Wannamine Malware Still Penetrate the Unpatched SMB Computers using NSA’s EternalBlue Exploit

Cryptomining based Wannamine malware outbreak still actively attacking the windows users around the globe that using NSA exploit Eternalblue to penetrate the unpatched SMB enabled computers to gain high privileged access.

Eternalblue Exploit leaked from NSA last year that made a huge impact around the world by exploiting the SMB flow and that leads to massive WannaCry and NotPetya attacks.

Many organization still not applying the patch for Eternalblue Exploit that released by Microsoft in 2017 and the vulnerable systems are continuously targetted by cybercriminals to inject Wannamine crypto mining malware.

Few months before Wannamine malware attack Open Redis servers using another remote code execution exploit to inject the crypto miner.

How Does Wannamine Malware Works

An initial stage of attack begins with the Eternalblue Exploitation against the unpatched SMB server and once it will be executed then new malicious process powershell.exe will starts its execution.

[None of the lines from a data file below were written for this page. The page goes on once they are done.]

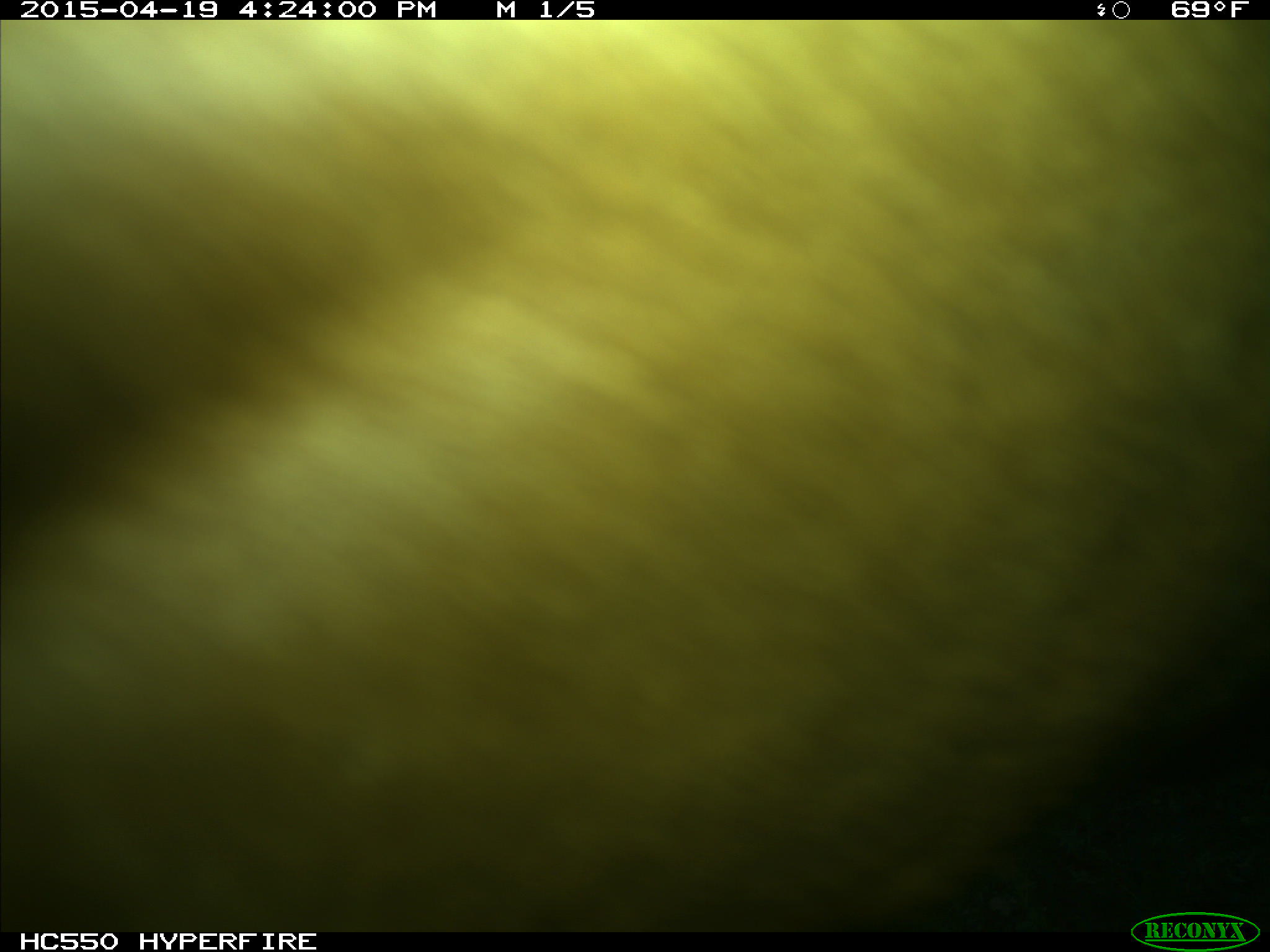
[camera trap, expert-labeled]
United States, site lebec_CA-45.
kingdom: Animalia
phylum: Chordata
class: Mammalia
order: Artiodactyla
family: Bovidae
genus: Bos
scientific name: Bos taurus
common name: domestic cow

Here we can see the PowerShell script in the bottom of the image that indicates that Get-WmiObject cmdlet which means that an attacker using WMI to enumerate both 32bit or 64bit machine to ensure the correct payload will be downloaded and executed.

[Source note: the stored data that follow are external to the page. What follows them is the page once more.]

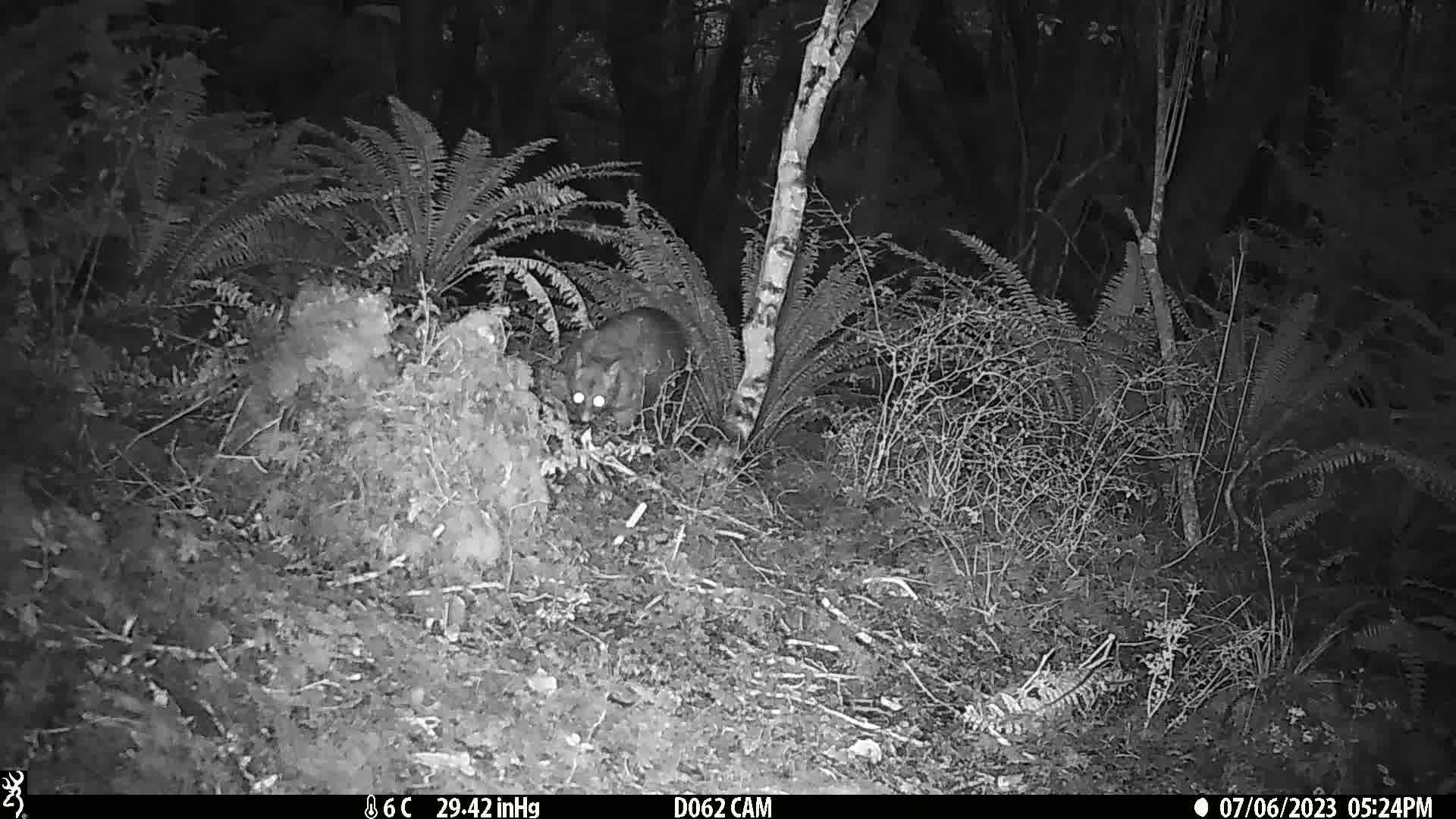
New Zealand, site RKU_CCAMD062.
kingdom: Animalia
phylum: Chordata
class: Mammalia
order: Diprotodontia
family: Phalangeridae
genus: Trichosurus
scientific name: Trichosurus vulpecula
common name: common brushtail possum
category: possum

Attackers using various powerful obfustication techniques within the downloaded payload with base64 encoded and some text encoding.

The downloaded payload is very large one and it is quite impossible to load all into an interactive ipython session because it makes hanging the most of the editors.

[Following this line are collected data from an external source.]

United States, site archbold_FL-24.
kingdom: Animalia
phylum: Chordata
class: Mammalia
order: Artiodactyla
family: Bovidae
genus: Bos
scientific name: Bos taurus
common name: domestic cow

Researcher deobfuscated the payload they find the more PowerShell code which is used by wannamine malware to move laterally across a network.

It also contains some binary blob some more obfuscated text with more code that intended to run .NET compiler in order to compile a .NET DLL file.

Later researchers found the PingCastle scanner when they load that DLL into a .NET disassembler.

PingCastle is a defence Tool  whose the vulnerability scanner module has been stolen and its job is to map the network and find the shortest path to the next exploitable machine by grabbing SMB information through the response packets sent by the SMB servers.

In this case, attacker copied PowerShell script from various GitHub repositories. for example, PowerShell Mimikatz implementation is straight from the invoke-mimikatz repository and the Mimikatz was implemented While PingCastle is running.

According to cybereason research, “Before dropping the crypto miner, PowerShell script will also change the power management settings on the infected machine which helps to prevent the machine from going to sleep and maximize mining power availability.”

Once the vicitms machine power settings on the machine were reconfigured, then there are hundreds of powershell.exe processes using a lot of CPU cycles and connecting to mining pool servers.

The script will then try to list all the processes that are connecting to IP address ports 3333, 5555 and 7777 and, if there are any active processes, the script will terminate them.

“This Wannamine variant connects to mining pools on port 14444 while other variants of this attack are connecting to mining pools on more standardized ports like 3333, 5555 and 7777. If any other processes on this machine are connected to mining pools on the standard ports, they will be terminated.”

In this case, wannamine malware is keep leveraging the unpatched system in many  organization around the world, so Organizations need to install security patches and update machines.